I resti di Babele 26. Il paesaggio del Salento nella letteratura

di Antonio Errico

Prima di essere parola, Finisterre è una visione del mondo, dell’essere, dell’esistere; è un modo di attribuire significati alla Storia, di interpretare i suoi segni, le sue stratificazioni, le coerenze, le contraddizioni. Anche le sue passioni. Anche i suoi enigmi. Prima di essere parola, Finisterre è un’espressione del destino, che quando ha motivo e movente di trasformarsi in parola, assume le forme della letteratura. Seguendo questa direzione, alcuni anni addietro ho fatto un Viaggio a Finibusterrae, pubblicato da Manni, e quello stesso viaggio ho fatto ancora in questi giorni mettendo nel bagaglio il saggio prezioso che Simone Giorgino ha intitolato La parola paesaggio con il sottotitolo di Scritture a Finisterre.

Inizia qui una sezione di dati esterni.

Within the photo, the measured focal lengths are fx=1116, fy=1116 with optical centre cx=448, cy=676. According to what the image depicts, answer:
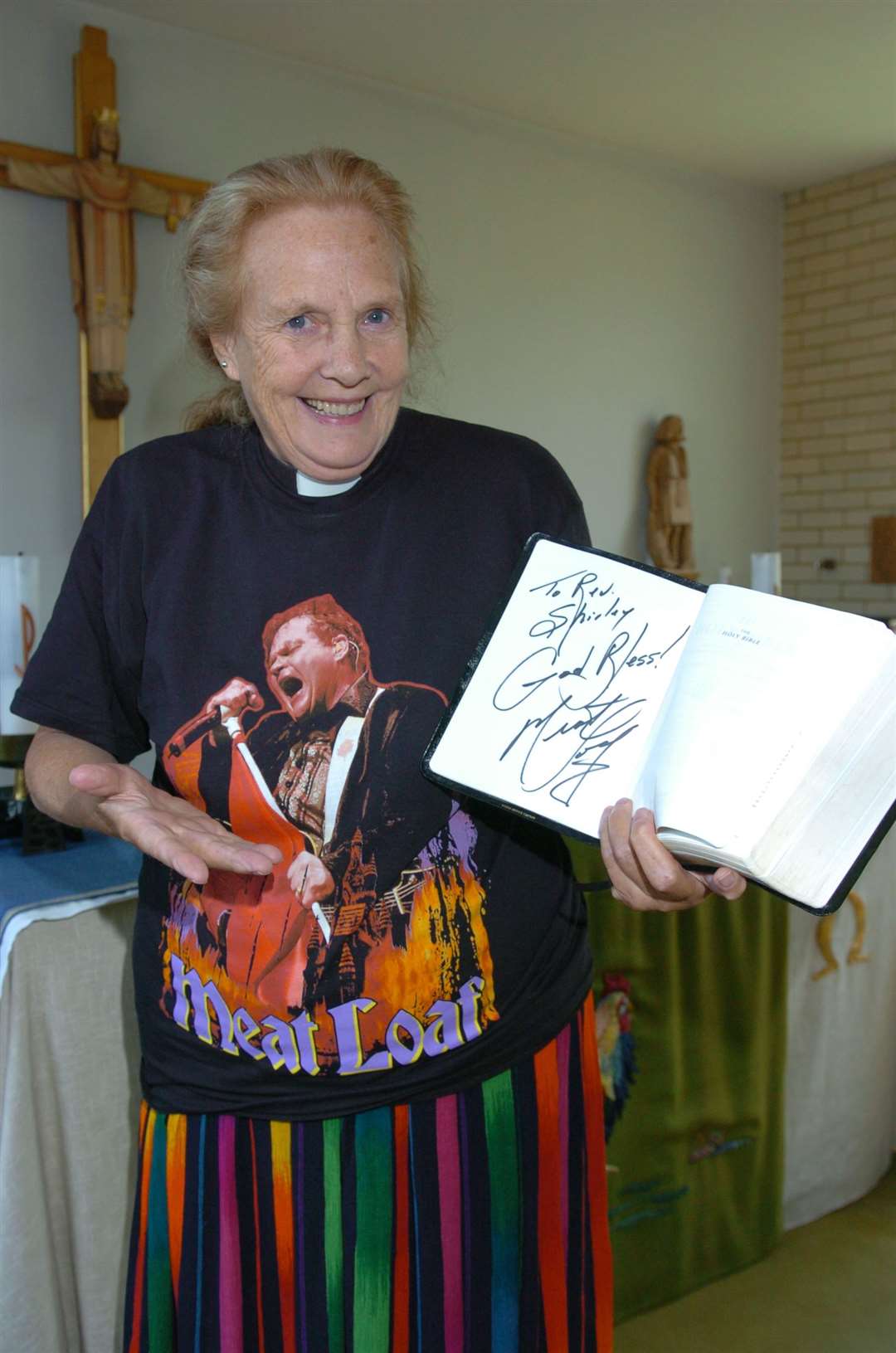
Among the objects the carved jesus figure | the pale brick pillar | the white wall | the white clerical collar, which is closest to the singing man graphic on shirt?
the white clerical collar

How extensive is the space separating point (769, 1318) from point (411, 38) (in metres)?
3.30

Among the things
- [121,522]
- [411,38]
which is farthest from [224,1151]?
[411,38]

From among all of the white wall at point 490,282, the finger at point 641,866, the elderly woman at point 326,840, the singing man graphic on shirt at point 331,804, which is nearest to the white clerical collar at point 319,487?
the elderly woman at point 326,840

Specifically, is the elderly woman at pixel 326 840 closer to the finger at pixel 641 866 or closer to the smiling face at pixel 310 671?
the smiling face at pixel 310 671

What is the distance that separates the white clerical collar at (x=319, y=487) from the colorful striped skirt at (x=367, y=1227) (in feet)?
1.78

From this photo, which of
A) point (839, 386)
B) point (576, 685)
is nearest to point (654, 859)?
point (576, 685)

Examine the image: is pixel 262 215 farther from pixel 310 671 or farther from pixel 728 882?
pixel 728 882

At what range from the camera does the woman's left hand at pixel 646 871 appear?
78cm

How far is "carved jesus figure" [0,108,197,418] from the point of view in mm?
2775

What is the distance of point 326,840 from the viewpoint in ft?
3.11

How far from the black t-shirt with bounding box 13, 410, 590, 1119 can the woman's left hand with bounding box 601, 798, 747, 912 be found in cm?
17

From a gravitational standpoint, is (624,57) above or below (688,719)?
above

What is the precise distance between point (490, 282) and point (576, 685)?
3296mm

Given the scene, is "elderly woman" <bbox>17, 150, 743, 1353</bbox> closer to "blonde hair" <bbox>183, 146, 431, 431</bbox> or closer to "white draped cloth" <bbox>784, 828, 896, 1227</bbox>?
"blonde hair" <bbox>183, 146, 431, 431</bbox>
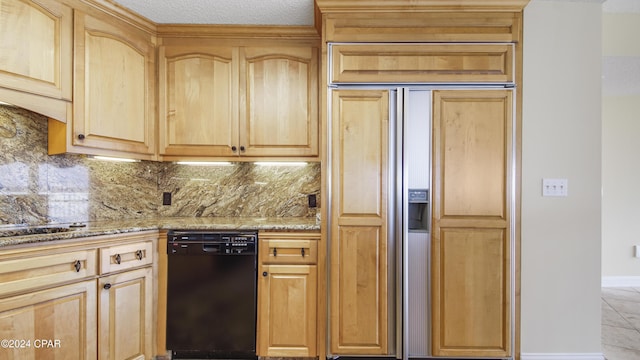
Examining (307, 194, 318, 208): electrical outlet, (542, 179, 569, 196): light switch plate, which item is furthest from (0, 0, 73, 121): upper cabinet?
(542, 179, 569, 196): light switch plate

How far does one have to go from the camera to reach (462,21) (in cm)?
212

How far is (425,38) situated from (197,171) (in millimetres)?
1988

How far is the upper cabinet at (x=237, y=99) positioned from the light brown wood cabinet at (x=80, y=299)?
80cm

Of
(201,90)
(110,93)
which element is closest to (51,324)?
(110,93)

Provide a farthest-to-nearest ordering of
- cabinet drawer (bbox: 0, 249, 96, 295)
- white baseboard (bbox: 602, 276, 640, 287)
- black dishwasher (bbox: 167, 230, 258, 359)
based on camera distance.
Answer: white baseboard (bbox: 602, 276, 640, 287) → black dishwasher (bbox: 167, 230, 258, 359) → cabinet drawer (bbox: 0, 249, 96, 295)

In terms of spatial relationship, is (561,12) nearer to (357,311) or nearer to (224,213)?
(357,311)

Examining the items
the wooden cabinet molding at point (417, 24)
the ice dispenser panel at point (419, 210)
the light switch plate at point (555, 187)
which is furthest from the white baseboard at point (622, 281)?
the wooden cabinet molding at point (417, 24)

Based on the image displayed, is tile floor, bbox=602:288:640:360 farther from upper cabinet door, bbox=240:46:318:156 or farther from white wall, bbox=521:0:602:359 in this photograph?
upper cabinet door, bbox=240:46:318:156

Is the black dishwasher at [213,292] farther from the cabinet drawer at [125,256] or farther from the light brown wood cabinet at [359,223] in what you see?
the light brown wood cabinet at [359,223]

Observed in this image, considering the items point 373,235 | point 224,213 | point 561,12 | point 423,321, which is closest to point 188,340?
point 224,213

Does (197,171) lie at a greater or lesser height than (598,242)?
greater

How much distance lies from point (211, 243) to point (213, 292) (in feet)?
1.02

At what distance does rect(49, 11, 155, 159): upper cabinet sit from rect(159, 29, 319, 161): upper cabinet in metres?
0.11

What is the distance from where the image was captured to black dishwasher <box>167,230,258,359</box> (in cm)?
212
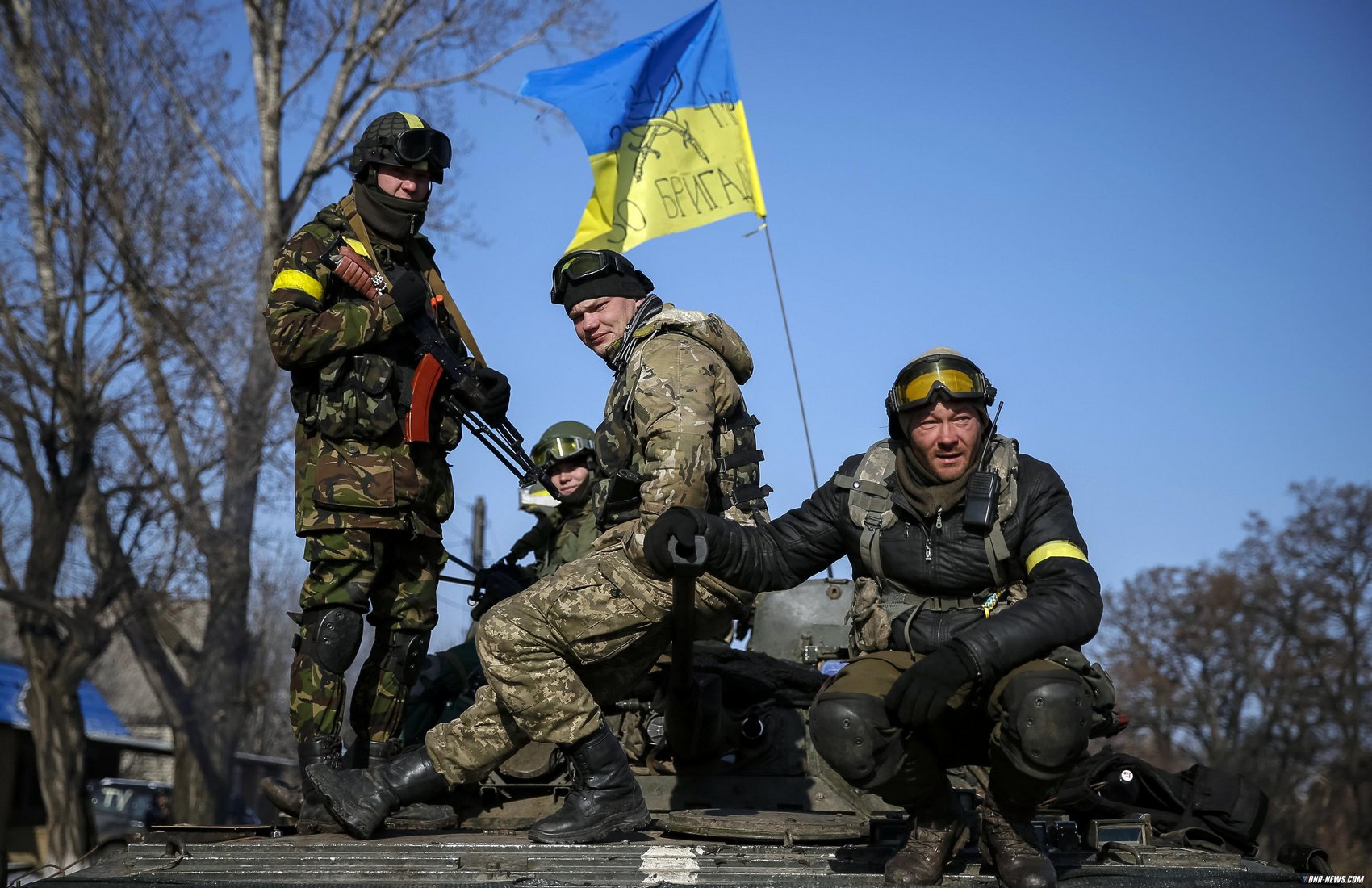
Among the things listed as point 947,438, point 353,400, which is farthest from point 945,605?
point 353,400

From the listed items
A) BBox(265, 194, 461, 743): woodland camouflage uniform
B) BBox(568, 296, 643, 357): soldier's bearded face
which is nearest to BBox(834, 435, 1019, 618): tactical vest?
BBox(568, 296, 643, 357): soldier's bearded face

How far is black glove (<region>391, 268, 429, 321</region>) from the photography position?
559 centimetres

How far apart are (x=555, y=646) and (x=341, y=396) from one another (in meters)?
1.38

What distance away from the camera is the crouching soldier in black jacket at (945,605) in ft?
12.3

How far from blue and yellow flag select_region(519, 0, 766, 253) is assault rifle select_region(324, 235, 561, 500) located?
3.45 meters

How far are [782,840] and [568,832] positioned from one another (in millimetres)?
667

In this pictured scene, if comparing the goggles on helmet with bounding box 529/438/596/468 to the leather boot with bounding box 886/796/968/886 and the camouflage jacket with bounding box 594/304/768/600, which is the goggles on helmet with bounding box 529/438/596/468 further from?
the leather boot with bounding box 886/796/968/886

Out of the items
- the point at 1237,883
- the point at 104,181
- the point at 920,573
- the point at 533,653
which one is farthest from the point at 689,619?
the point at 104,181

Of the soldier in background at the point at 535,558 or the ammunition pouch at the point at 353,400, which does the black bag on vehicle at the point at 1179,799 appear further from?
the ammunition pouch at the point at 353,400

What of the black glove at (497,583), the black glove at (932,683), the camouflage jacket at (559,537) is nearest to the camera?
the black glove at (932,683)

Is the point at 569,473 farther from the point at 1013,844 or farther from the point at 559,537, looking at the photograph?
the point at 1013,844

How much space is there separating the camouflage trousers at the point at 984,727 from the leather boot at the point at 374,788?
159 cm

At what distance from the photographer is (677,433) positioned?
15.9ft

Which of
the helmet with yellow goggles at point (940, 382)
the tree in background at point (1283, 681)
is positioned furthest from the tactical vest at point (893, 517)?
the tree in background at point (1283, 681)
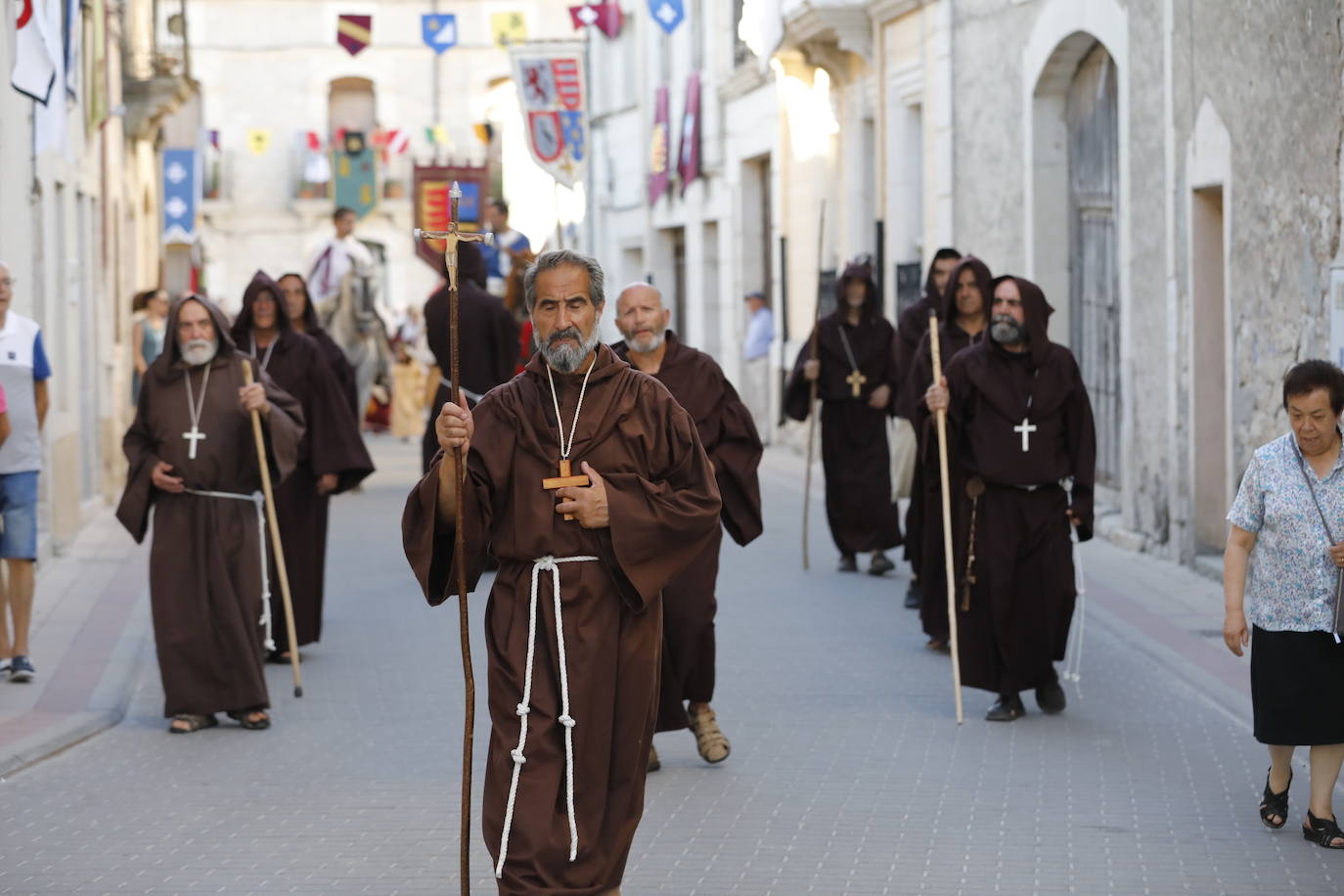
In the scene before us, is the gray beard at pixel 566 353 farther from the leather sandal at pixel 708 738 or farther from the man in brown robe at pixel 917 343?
the man in brown robe at pixel 917 343

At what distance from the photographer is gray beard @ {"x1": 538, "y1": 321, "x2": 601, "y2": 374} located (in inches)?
221

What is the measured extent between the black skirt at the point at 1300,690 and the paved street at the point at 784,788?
0.35m

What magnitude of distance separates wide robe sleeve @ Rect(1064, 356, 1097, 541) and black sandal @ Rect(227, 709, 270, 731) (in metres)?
3.40

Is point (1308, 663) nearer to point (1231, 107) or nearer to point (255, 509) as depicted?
point (255, 509)

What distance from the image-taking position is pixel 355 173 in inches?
2140

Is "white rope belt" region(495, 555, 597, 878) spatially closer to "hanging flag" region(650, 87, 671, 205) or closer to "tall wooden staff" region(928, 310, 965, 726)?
"tall wooden staff" region(928, 310, 965, 726)

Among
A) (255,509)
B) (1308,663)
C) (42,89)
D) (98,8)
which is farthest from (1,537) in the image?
(98,8)

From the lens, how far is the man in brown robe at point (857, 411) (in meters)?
14.1

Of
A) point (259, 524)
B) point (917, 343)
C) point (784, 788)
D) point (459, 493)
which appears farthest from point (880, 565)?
point (459, 493)

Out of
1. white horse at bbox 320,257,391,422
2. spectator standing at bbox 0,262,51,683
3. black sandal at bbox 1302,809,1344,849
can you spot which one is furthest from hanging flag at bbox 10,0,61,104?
white horse at bbox 320,257,391,422

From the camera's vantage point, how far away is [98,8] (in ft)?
65.3

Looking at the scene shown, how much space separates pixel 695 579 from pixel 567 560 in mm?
2757

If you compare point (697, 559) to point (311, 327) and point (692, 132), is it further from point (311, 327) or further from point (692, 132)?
point (692, 132)

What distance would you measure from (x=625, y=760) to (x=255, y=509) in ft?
13.7
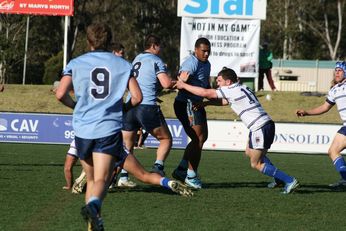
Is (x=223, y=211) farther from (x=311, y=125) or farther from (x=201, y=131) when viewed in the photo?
(x=311, y=125)

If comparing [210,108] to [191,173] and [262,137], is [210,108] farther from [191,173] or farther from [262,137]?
[262,137]

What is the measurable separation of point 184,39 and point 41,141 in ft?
18.6

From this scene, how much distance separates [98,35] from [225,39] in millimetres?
19177

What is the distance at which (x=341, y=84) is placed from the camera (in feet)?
40.6

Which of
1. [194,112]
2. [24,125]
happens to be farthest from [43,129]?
[194,112]

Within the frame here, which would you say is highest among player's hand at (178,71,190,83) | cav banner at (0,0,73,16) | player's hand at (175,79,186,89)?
cav banner at (0,0,73,16)

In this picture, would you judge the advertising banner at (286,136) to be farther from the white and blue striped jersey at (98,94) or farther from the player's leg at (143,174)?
the white and blue striped jersey at (98,94)

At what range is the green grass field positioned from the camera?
8.40 metres

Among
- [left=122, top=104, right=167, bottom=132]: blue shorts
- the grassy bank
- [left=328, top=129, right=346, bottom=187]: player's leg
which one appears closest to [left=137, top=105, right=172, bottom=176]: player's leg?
[left=122, top=104, right=167, bottom=132]: blue shorts

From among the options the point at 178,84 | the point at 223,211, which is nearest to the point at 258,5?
the point at 178,84

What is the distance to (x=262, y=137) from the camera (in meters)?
10.9

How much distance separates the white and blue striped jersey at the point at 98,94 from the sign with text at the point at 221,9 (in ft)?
60.1

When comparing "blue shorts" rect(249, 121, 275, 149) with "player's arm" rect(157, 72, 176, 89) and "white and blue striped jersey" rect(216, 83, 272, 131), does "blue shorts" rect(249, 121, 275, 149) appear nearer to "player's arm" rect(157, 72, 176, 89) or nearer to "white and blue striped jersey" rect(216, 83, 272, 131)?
"white and blue striped jersey" rect(216, 83, 272, 131)

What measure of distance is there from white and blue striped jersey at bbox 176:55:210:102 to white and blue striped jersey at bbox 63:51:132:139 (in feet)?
14.6
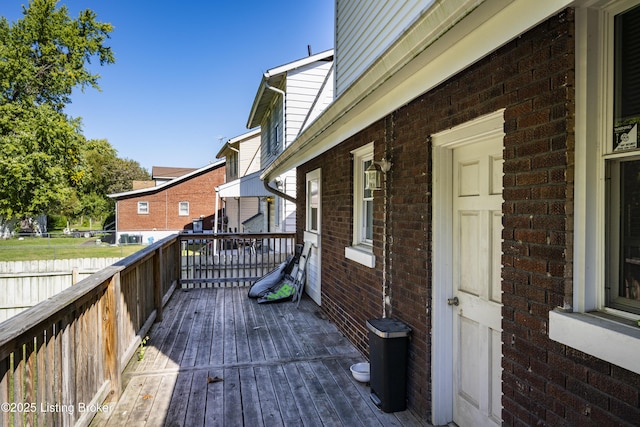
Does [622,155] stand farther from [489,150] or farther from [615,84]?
[489,150]

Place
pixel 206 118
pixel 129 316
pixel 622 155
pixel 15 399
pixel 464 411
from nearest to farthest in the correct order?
pixel 622 155 < pixel 15 399 < pixel 464 411 < pixel 129 316 < pixel 206 118

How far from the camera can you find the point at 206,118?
35.8 meters

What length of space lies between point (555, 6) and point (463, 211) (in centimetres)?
151

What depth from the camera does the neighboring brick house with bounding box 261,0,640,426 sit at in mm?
1530

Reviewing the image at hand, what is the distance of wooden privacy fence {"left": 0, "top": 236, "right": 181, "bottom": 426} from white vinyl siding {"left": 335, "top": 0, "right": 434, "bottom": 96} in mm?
2941

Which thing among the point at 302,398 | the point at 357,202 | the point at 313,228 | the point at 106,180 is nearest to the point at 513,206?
the point at 302,398

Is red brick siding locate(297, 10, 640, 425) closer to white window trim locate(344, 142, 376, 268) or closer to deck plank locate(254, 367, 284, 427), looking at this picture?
deck plank locate(254, 367, 284, 427)

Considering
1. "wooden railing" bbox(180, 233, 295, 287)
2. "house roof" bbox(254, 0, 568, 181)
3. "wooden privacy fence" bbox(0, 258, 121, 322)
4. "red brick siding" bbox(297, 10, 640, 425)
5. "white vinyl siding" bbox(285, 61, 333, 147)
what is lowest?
"wooden privacy fence" bbox(0, 258, 121, 322)

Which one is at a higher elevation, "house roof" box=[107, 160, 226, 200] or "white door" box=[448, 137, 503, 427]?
"house roof" box=[107, 160, 226, 200]

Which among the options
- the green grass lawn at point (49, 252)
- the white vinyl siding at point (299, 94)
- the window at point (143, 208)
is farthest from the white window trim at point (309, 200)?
the window at point (143, 208)

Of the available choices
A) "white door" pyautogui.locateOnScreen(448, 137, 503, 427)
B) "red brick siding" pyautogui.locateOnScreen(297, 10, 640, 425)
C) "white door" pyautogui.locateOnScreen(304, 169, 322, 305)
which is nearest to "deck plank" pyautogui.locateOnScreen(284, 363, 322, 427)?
"red brick siding" pyautogui.locateOnScreen(297, 10, 640, 425)

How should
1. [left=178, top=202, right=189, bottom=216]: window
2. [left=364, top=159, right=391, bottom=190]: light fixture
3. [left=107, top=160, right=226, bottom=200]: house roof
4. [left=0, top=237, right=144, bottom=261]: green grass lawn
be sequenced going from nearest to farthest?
[left=364, top=159, right=391, bottom=190]: light fixture → [left=0, top=237, right=144, bottom=261]: green grass lawn → [left=107, top=160, right=226, bottom=200]: house roof → [left=178, top=202, right=189, bottom=216]: window

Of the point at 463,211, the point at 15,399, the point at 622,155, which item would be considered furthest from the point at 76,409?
the point at 622,155

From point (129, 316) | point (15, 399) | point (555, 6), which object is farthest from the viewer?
point (129, 316)
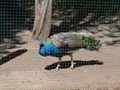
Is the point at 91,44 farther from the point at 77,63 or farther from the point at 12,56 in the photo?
the point at 12,56

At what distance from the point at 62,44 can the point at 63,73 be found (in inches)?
22.2

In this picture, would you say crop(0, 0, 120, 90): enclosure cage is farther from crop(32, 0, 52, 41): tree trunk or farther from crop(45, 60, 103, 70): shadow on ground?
crop(32, 0, 52, 41): tree trunk

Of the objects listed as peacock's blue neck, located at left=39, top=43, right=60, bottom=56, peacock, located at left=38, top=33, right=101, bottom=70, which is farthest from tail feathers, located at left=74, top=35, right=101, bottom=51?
peacock's blue neck, located at left=39, top=43, right=60, bottom=56

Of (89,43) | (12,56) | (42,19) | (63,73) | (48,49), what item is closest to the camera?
(48,49)

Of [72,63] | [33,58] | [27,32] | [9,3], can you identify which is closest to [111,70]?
[72,63]

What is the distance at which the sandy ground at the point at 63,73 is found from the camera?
6.54 m

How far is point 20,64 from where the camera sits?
7.79 meters

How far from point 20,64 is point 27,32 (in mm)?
2814

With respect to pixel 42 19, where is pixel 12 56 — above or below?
below

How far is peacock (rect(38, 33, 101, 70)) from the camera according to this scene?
706cm

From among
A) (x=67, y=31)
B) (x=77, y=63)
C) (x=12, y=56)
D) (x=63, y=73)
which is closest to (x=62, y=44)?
(x=63, y=73)

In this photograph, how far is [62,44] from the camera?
281 inches

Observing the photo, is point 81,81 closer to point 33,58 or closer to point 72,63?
point 72,63

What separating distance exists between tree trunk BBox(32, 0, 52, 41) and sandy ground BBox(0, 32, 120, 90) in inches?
40.5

Nella ricomposizione e ricostruzione della poetica del paesaggio, condotte con metodo rigoroso e sull’impianto di validate teorie, Giorgino attraversa e analizza i territori delle opere di Luigi Corvaglia, Vittorio Bodini, Rina Durante, Nicola G. De Donno, Giacinto Spagnoletti, Angelo Lippo, Pasquale Pinto, Antonio Verri, Antonio Prete, Carmelo Bene. Ad attraversamento e ad analisi conclusi, viene il pensiero che in queste scritture il paesaggio della natura sia stato assorbito nel paesaggio interiore di colui che ha scritto restituendo una configurazione di paesaggio che consiste sostanzialmente sia in quella dimensione che James Hillman definisce l’anima dei luoghi sia in quell’altra che si definisce i luoghi dell’anima.